Reproduce the data from the line with "this 600×450 image." to the line with "cracked headlight [90, 79, 142, 126]", swapping each "reading order" for "scan order" and leaving everything else untouched.

- - - - -

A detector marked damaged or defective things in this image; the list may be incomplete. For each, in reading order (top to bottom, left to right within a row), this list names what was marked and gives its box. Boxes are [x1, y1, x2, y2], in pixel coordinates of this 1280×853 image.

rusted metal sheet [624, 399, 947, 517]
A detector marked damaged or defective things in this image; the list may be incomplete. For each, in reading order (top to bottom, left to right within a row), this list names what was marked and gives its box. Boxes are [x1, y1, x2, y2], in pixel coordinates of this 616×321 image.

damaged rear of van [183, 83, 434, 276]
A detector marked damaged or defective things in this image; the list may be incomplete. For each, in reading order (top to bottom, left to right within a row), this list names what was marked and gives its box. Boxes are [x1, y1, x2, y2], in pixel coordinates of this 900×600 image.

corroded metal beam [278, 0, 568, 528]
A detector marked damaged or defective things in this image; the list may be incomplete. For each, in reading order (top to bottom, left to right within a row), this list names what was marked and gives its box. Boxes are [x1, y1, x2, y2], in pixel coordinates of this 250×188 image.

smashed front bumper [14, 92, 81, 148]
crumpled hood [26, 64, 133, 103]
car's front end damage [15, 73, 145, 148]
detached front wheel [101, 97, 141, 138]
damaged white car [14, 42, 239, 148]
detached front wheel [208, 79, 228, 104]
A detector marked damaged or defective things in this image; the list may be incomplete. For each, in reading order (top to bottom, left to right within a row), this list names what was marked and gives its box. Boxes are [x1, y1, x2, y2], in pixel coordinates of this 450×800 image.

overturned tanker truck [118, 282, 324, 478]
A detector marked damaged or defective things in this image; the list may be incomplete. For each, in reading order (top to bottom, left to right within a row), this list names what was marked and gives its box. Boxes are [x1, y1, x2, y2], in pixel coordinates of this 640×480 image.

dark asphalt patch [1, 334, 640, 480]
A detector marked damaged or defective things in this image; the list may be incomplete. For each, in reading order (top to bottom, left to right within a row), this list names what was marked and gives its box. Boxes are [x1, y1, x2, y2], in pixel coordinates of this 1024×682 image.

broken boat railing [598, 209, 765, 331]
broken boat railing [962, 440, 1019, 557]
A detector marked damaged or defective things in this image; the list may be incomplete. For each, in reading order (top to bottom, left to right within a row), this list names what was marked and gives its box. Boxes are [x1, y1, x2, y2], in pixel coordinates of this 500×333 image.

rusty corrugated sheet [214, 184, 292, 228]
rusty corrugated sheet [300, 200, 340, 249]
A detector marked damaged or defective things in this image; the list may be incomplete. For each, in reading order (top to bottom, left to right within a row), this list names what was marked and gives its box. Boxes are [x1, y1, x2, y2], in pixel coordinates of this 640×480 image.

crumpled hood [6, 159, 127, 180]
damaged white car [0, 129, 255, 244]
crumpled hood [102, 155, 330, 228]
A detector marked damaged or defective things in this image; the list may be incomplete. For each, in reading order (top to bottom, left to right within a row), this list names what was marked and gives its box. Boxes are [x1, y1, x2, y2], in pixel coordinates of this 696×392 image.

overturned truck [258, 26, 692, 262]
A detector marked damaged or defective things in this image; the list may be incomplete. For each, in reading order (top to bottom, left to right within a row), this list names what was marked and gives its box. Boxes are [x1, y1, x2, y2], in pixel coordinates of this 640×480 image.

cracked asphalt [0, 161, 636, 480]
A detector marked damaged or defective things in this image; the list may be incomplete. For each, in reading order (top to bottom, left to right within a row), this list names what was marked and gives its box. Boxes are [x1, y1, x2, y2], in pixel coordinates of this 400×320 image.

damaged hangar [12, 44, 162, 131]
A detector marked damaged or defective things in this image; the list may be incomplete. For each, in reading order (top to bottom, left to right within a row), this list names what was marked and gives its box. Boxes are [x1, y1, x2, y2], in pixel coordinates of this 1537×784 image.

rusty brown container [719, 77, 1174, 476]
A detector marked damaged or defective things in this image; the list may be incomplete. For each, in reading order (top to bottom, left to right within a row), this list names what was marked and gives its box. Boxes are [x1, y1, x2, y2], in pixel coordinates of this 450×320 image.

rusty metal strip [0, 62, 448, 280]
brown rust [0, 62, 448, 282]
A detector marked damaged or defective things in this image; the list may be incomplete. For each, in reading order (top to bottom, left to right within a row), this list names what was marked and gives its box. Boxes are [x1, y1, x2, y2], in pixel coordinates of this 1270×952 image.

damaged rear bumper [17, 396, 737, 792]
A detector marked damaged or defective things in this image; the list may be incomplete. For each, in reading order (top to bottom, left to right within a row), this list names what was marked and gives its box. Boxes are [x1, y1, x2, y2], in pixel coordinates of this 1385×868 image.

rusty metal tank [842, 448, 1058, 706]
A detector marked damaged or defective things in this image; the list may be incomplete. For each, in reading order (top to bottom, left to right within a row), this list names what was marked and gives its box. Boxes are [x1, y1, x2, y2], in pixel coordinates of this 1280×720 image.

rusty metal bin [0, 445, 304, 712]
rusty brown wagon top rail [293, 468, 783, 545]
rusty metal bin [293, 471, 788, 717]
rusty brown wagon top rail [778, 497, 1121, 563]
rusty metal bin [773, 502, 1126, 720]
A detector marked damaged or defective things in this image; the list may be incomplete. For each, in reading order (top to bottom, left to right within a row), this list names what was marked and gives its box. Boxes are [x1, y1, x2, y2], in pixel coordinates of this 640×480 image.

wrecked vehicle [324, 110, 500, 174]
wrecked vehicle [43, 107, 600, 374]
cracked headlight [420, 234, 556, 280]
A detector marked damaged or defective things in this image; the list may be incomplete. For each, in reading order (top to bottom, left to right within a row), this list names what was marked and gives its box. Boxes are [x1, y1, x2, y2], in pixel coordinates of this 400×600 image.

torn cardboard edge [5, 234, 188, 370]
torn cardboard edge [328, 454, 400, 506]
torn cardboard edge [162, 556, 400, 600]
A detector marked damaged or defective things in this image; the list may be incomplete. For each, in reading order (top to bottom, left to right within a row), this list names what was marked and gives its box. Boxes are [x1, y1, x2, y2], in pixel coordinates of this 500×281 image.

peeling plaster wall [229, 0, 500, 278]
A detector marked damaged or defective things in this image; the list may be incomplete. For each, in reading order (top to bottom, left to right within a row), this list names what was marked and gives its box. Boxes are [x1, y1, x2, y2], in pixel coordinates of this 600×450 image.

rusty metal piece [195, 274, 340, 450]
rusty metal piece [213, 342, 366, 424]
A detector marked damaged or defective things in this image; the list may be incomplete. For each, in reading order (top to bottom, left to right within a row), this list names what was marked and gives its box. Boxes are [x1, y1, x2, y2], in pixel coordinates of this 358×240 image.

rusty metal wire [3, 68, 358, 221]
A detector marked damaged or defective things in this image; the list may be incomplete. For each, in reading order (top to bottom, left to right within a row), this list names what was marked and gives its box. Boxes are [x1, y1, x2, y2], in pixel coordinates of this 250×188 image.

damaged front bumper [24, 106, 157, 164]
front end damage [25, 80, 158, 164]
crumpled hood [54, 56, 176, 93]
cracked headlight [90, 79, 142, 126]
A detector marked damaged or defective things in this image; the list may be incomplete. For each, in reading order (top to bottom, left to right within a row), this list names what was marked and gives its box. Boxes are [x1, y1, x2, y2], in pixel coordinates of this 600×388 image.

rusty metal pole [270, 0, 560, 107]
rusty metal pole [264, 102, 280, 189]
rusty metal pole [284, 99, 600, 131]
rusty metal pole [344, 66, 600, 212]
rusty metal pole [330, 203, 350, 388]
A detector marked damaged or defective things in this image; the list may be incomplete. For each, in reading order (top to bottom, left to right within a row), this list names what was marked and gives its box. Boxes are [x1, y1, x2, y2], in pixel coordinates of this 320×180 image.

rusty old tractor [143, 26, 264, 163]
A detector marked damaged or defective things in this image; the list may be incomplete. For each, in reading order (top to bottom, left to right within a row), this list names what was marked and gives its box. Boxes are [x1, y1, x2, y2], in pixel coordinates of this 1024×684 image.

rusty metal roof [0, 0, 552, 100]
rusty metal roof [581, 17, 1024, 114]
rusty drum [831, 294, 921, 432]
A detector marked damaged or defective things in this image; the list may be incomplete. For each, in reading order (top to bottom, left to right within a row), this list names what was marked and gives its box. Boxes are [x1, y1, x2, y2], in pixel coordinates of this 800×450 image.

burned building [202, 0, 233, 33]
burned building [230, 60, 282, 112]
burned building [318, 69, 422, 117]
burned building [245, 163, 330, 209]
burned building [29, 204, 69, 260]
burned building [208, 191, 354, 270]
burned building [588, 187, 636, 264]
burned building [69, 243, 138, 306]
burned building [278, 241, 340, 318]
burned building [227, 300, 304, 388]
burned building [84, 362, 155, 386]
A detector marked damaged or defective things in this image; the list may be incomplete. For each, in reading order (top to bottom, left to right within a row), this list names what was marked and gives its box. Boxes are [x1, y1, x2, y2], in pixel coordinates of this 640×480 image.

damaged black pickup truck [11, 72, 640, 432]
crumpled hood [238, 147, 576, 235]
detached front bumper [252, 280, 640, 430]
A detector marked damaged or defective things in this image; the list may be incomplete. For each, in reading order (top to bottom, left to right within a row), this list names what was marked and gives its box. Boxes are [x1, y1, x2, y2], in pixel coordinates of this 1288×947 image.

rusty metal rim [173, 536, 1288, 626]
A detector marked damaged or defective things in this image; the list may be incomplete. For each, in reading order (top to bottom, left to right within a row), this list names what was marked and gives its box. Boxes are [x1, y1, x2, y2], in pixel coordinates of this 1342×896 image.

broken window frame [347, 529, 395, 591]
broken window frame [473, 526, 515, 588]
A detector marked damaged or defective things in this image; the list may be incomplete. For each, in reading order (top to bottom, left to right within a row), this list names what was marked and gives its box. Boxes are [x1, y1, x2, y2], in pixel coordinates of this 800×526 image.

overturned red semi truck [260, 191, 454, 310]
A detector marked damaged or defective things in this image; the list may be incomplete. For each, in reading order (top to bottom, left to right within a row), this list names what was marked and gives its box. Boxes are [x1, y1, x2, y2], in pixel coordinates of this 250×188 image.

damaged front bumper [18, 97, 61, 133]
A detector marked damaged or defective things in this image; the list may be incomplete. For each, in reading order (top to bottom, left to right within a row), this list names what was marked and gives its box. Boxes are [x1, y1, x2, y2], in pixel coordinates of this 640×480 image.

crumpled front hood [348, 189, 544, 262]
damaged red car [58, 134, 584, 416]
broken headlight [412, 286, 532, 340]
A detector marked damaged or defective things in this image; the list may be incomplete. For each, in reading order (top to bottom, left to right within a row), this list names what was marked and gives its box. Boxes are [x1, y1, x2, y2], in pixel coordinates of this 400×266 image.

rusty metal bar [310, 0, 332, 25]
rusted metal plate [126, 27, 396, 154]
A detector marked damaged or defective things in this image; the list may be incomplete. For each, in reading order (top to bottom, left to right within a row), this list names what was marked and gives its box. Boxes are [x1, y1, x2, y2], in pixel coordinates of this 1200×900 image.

- - - - -

- _Solved exercise_
A detector marked damaged or defective things in this image; the list may be incomplete. For each, in scan order (top to bottom, left to right within a row), this list names what was marked and gives its box. Boxes are [x1, y1, x2, y2], in pixel coordinates of this 600×450 image.

rusty metal piece [195, 274, 340, 450]
rusty metal piece [213, 342, 366, 424]
A detector marked damaged or defective things in this image; the list may be incomplete. For each, in scan order (top to bottom, left to right within a row), this list names what was marked and gives its box. Boxes are [x1, y1, x2, y2], in pixel coordinates of this 358×240 image.

rusty metal wire [3, 68, 358, 221]
A detector marked damaged or defective things in this image; the list may be incomplete. For each, in scan order (top to bottom, left to right within a row), this list names what was marked and gives its box. Boxes are [x1, y1, x2, y2], in pixel coordinates of this 250×188 image.

damaged front bumper [24, 106, 157, 164]
front end damage [25, 80, 158, 164]
crumpled hood [54, 56, 176, 93]
cracked headlight [90, 79, 142, 126]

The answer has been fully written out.